## [WORK TO DO]
Rescale the lines starting at the one containing "How far is [498,221]" and ending at the final line, and reproduce only those lines with their requests included. Multiply every number in the answers, whether a coordinate or a distance, by 0.9 and round each result to a whole number, with halves rounded up.

## [MATERIAL FOR THIS EXERCISE]
____________________

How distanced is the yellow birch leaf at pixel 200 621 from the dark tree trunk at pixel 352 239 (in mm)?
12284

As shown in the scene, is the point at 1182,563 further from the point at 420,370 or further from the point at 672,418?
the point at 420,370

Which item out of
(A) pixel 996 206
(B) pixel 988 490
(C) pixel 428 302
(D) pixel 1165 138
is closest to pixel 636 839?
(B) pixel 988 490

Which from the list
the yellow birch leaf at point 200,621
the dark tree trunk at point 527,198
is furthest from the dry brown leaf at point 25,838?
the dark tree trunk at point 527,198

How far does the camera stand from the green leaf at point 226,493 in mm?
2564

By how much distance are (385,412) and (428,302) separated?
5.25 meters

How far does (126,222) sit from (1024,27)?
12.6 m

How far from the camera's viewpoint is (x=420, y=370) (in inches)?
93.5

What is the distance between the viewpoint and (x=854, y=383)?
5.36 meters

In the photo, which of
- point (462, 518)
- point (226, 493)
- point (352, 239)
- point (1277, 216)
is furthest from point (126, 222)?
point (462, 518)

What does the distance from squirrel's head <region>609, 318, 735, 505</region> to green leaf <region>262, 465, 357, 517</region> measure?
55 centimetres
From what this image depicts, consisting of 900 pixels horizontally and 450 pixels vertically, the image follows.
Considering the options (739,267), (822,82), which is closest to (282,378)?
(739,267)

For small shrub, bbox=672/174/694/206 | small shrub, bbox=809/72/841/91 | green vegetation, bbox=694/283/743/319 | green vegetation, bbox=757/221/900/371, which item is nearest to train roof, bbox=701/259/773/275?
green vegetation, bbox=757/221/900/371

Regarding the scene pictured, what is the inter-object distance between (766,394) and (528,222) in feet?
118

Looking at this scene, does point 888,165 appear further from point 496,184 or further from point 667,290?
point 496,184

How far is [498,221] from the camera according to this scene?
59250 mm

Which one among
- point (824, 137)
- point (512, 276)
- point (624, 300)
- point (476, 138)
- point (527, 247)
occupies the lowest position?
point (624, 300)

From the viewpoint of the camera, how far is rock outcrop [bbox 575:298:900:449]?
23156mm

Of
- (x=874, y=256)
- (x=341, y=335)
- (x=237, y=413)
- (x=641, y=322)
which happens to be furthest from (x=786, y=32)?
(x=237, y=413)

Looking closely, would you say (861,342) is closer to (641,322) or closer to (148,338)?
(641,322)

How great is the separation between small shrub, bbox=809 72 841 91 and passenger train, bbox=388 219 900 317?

____________________

## [RESULT OF THIS EXERCISE]
How far is [498,221] from the camera according to this scene?
53325 mm

Which one among
- point (824, 137)
- point (512, 276)
- point (624, 300)
- point (476, 138)
- point (527, 247)
occupies the lowest position?
point (562, 270)

From the viewpoint of the camera, how far is rock outcrop [bbox 575:298:900:449]?
20840mm

Of
- (x=874, y=256)
- (x=341, y=335)
- (x=237, y=413)
- (x=641, y=322)
which happens to be furthest from (x=786, y=32)?
(x=213, y=372)

Looking closely, would you say (861,342) is closer to (641,322) or closer to (148,338)?
(577,290)

How great is the separation between small shrub, bbox=809 72 841 91 and passenger train, bbox=388 219 900 317?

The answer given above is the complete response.